Willie chegou em Hollywood no final dos anos 20. Em filmes como O Mistério da Ferradura / Murder on a Honeymoon / 1935 (da divertida série Hildergard Withers com Edna May Oliver e James Gleason) ele era conhecido como Sleep’n’Eat, nome que queria dizer o seguinte: um cara que ficava satisfeito desde que tivesse o bastante para comer e um lugar para dormir. Tal como Stepin Fetchit, Willie era alto e magro e se especializava em personagens facilmente  amendrontados e inarticulados.  Em O Castelo Sinistro / The Ghost Breackers / 1940, ele foi alvo de piadas raciais. Durante um apagão neste filme, Willie treme de medo e de fantasmas, mas é repreendido por seu patrão, Bob Hope, que diz para a heroína, Paulette Goddard: “Ele sempre vê o lado mais negro de tudo.  Nasceu durante um eclipse”. Mais adiante, Hope ameaça Willie: “Você parece um blecaute dentro de um blecaute. Se isto continuar assim, vou mandar pintá-lo de branco”.

Rosetta  e VivianDuncan em Topsy e Eva

O pickaninny era o escurinho ou escurinha de olhos esbugalhados, cabelos arrepiados e cujo comportamento era agradável ou divertido. O termo (que pode ter sido derivado do português pequenino) popularizou-se com referência à Topsy de “A Cabana do Pai Tomás”. Interpretada por Mona Ray na versão cinematográfica de 1927, a personagem fez tanto sucesso, que reapareceu no mesmo ano em Topsy e Eva / Topsy and Eva (Dir: Del Lord) sob os traços de Rosetta Duncan, conquistando mais uma vez o público. Sua irmã Vivian era Eva e o Pai Tomás, Noble Johnson. Thomas Alva Edison foi um pioneiro na exploração dos pickaninnies, quando mostrou Ten Pickaninnies em 1904, precursor da série os Os Peraltas / Our Gang de Hal Roach na qual, nos anos 20 e 30, atores infantis como Matthew “Stymie” Beard, Allen “Farina” Hoskins, Billie “Buckwheat” Thomas, Ernie “Sunshine Sammy” Morrison deram vida a este estereótipo.

Allen “Farina” Hoskins entre Os Perltas.

Vivien Leigh e Butterfly McQueen em … E O Vento levou

Um pickaninny especial foi a Prissy, interpretada por Butterfly McQueen em … E O Vento Levou, que divertiu o público com a sua histeria cômica (por causa da qual levou aquela antológica bofetada de Scarlet O’Hara / Vivien Leigh). Havia ainda o sambo  (The Sambo Series / 1909-1911), popularizado pelo livro “The Story Of Little Black Sambo”, escrito por Helen Bannerman em 1899. Ele era um menino indiano mas, nas ilustrações da obra literária e na tela, parecia um negrinho, talvez gerado a partir da miscigenação entre africanos e nativos da Índia.

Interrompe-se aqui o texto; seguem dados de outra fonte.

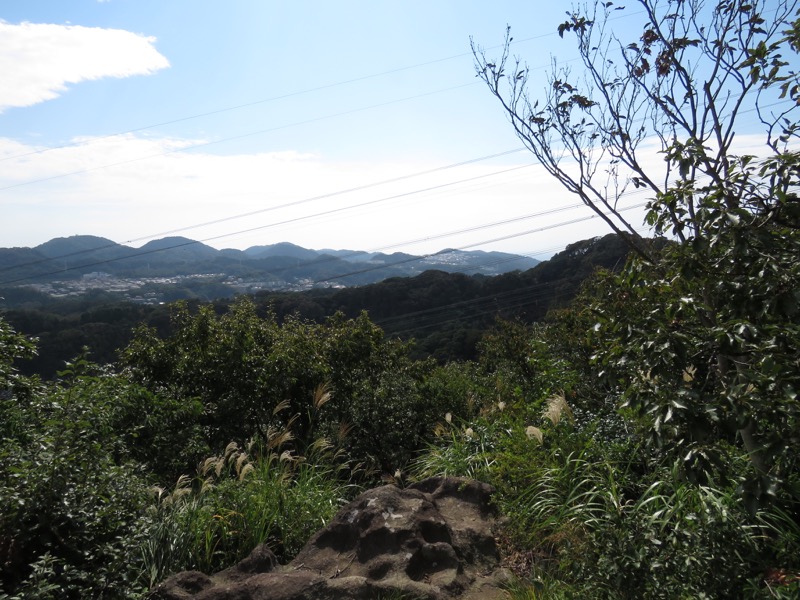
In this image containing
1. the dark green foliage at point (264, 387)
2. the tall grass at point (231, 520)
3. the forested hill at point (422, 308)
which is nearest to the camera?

James Basquete em A Canção do Sul

O membro final do triunvirato coon é o uncle remus, primo irmão do tom, que se distingue por sua resignação ingênua e inocente. Este personagem se desenvolveu plenamente nos anos 30 e 40 em filmes como A Canção do Sul / Song of the South / 1946. Nele, James Baskette é o velho e querido Tio Remus, um modelo de contentamento e domesticação, que sente prazer em contar histórias maravilhosas ao seu pequeno senhor branco. Em reconhecimento à sua calorosa interpretação, recebeu um Prêmio da Academia Honorário, tornando-se o primeiro ator negro a receber um Oscar. “Tom, Remus, e os pickaninnys”- concluiu Bogle – “foram sempre usados para indicar a satisfação do negro com o sistema e o seu lugar nele”.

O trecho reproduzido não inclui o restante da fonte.